Obviously we can switch from sums to XOR of corners of a square. I wrote a bruteforce for any dimensions, not just powers of 2, and noticed that the answer seems reached when we equally distribute the 1s and 0s in the grid. I don't know how to prove it. The construction of that for a square is simple: the value in each cell is the parity of popcount(r AND c). For a rectangle, it's enough to repeat the square. This holds for 2D prefix sums, so we need to calculate the unsummed grid, of course.
Too much unbalance from B to C.
Well it did match the point distribution (you might know that the number of points a question is for is very closely related to its difficulty on atcoder, unlike codeforces)
Editorial Translation for C:
C: The negative condition is "pi;" pj divided by 3, so that both are 1, or pi; The pj is divided by 3, so that it is 2." The goal of this problem is to create a series of integers that are divided by 3 and are 1, and integers that are divided by 3 and are 2, so that they are not separated by 3 on the tree. First, paint red at vertices that are odd distance from vertex 1, and blue at points that are even. Then, because the given graph is a tree, the pairs of vertices with a distance of 3 are always red on one side and blue on the other. If both red and blue vertices are greater than N3, then assign one extra integer to the red vertices by 3, and then assign two extra integers by 3 to the blue vertices, then assign the remaining vertices a multiple of 3. Then, the condition is satisfied, so that the number divided by 3 is not equal to 1, and the number divided by 3 is not equal to 3. If the red vertices are N3 or fewer, assign a multiple of 3 to the red vertices in order, then divide the remaining 3 multiple by 3, and assign 1; more than two integers to the blue vertices. In this case, the condition is not satisfied, for example, if you divide by 3 and then divide by 3 and then divide by 3 by 2. If the blue vertices are N3 or fewer, assign a multiple of 3 to the blue vertices in order, then divide the remaining 3 multiple by 3 to assign 1; more than two integers to the red vertices. In this case, the condition is not satisfied, for example, if you divide by 3 and then divide by 3 and then divide by 3 by 2. Now you can configure a sequence that meets the criteria for all cases.

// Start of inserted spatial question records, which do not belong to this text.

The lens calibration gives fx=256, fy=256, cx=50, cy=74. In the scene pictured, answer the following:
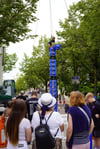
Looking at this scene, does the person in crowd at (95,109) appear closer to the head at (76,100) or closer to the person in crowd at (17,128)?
the head at (76,100)

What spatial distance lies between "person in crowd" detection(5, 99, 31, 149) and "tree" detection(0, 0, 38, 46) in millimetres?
10042

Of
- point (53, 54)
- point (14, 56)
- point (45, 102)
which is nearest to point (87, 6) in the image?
point (53, 54)

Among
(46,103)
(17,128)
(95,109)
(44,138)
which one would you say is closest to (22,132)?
(17,128)

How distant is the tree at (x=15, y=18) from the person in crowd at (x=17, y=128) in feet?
32.9

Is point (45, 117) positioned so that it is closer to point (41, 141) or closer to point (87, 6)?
point (41, 141)

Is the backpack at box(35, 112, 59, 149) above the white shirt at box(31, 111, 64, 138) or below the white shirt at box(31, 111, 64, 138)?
below

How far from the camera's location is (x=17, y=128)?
343 centimetres

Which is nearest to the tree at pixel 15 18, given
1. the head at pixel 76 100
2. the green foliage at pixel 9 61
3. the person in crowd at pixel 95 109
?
the person in crowd at pixel 95 109

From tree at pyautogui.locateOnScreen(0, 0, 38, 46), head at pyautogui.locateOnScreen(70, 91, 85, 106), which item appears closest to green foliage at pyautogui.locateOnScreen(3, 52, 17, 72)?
tree at pyautogui.locateOnScreen(0, 0, 38, 46)

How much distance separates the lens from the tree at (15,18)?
13.0 metres

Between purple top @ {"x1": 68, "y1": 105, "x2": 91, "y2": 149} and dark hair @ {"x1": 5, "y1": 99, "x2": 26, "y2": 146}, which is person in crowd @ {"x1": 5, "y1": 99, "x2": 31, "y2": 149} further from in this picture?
purple top @ {"x1": 68, "y1": 105, "x2": 91, "y2": 149}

I had some hunch regarding D, where we used standard CHT but with some modification, that is, when we consider a line as visited then we could remove the line by overlapping the just next and previous lines in place of that line. Anybody can confirm?
D is a exchange arguments problem, I don't think it has anything to do with CHT.
You can solve it by sorting stores in decreasing order of $$$\frac{a_i}{b_i + 1}$$$, then looping over shops with $$$a_i > 0$$$, and calculating $$$DP[k]$$$: the minimum time to shop at $$$k$$$ stores. We may visit at most $$$\log T$$$ stores with $$$a_i > 0$$$, so this can be done in $$$\mathcal{O}(n \log T)$$$. Then loop ways to take some prefix of stores with $$$a_i = 0$$$ and some amount of stores with $$$a_i > 0$$$.
Code
Oh got it! Thanks!
I arrived at exchange arguments too, but I got decreasing order of $$$ \dfrac{a_i}{b_i} $$$. What am I doing wrong? ( UPD: Read the editorial and figured this out )
Also, I could only think of $$$O(N^2)$$$ dp, for each $$$i$$$ calculating best using $$$j \le i$$$. Can you give some more idea about the solution? my solution ( Ofcourse it TLE's, but I don't understand why it gives WA on some cases ).
UPD: Didn't see your code before. I understand now, thanks.
C is one of the most interesting problems of tree colouring that I have seen.